── Estratto selezionato
Messaggioda franz il 16/06/2013, 7:53

Peccato che a fronte di cotanta spesa non ci siano assolutamente i servizi di qualità che danimarca, svezia, finlandia, francia etc forniscono ai loro contribuenti. Sì la notizia ha fatto un po' il giro dei TG ma in fondo è un giochino presto svelato. Si prendono i paesi con la spesa piu' alta, ci mettiamo a confronto con loro e per magia siamo "inter pares". In effetti l'Europa storica (tralasciando quindi l'ex impero societico) ha una forte spesa pubblica ed una fiscalità elevata ed è anche per questo che è l'unica parte del mondo che non cresce ed anzi decresce (non felicemente). Il mondo occidentale avanzato tuttavia non è costituito piu' solo dall'ombelico europeo. Ci sono centinaia di nazioni in asia, nelle americhe, anche in africa, ci sono i BRICS e naturalmente gli USA. Tutti crescono (anche gli stati uniti sono tornati a crescere ) e solo 'europa è al palo. Perché la spesa è abnorme? Forse. Siamo comunque in buona compagnia: falliremo insieme?

mal comune, mezzo gaudio?

Immagine

Una cosa pero' va chiarita. Noi ora siamo al livello degli altri per due motivi: 1) la nostra spesa è peggiorata; 2) le altre nazioni che avevano una spesa elevata (es svezia) hanno fortemente diminuito le spese, anche di un 10%. Tra un po' se va a vanti cosi' saremo i primi. Inoltre non ha senso togliere alcune spese (come quella per interessi) solo per vedere se si è piu' virtuosi. Ricordo un Fassina in TV dire che se si toglieva la spesa per le pensioni e quella sanitaria, la nostra spesa era "normale". Sì, certo, togliamo tutto (naturalmente faendo finta) cosi' arriviamo a zero e siamo i primi della classe.
────
── Dati archiviati
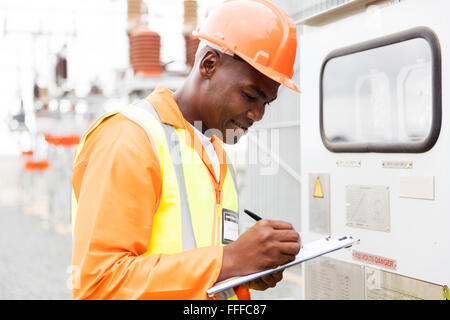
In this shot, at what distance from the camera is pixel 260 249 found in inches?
38.1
────
▶ _Compito A_
Riporta dal testo sulla spesa pubblica il passo che inizia con "Una cosa pero'" e termina con "primi della classe.".
▶ _Compito B_
Trasforma in un elenco puntato più sintetico il paragrafo dell'estratto selezionato che comincia con "Una cosa pero' va chiarita", conservandone i fatti principali.

▶ _Risultato A_
Una cosa pero' va chiarita. Noi ora siamo al livello degli altri per due motivi: 1) la nostra spesa è peggiorata; 2) le altre nazioni che avevano una spesa elevata (es svezia) hanno fortemente diminuito le spese, anche di un 10%. Tra un po' se va a vanti cosi' saremo i primi. Inoltre non ha senso togliere alcune spese (come quella per interessi) solo per vedere se si è piu' virtuosi. Ricordo un Fassina in TV dire che se si toglieva la spesa per le pensioni e quella sanitaria, la nostra spesa era "normale". Sì, certo, togliamo tutto (naturalmente faendo finta) cosi' arriviamo a zero e siamo i primi della classe.

▶ _Risultato B_
- Siamo ora al livello degli altri per due motivi: la nostra spesa è peggiorata e le nazioni con spesa elevata (ad esempio la Svezia) l'hanno ridotta fortemente, anche del 10%.
- Se si continua così, tra un po' saremo i primi.
- Non ha senso togliere alcune spese, come quella per interessi, solo per vedere se si è più virtuosi.
- Fassina in TV diceva che, togliendo la spesa per le pensioni e quella sanitaria, la nostra spesa era "normale". Con lo stesso ragionamento si potrebbe togliere tutto, arrivare a zero ed essere i primi della classe.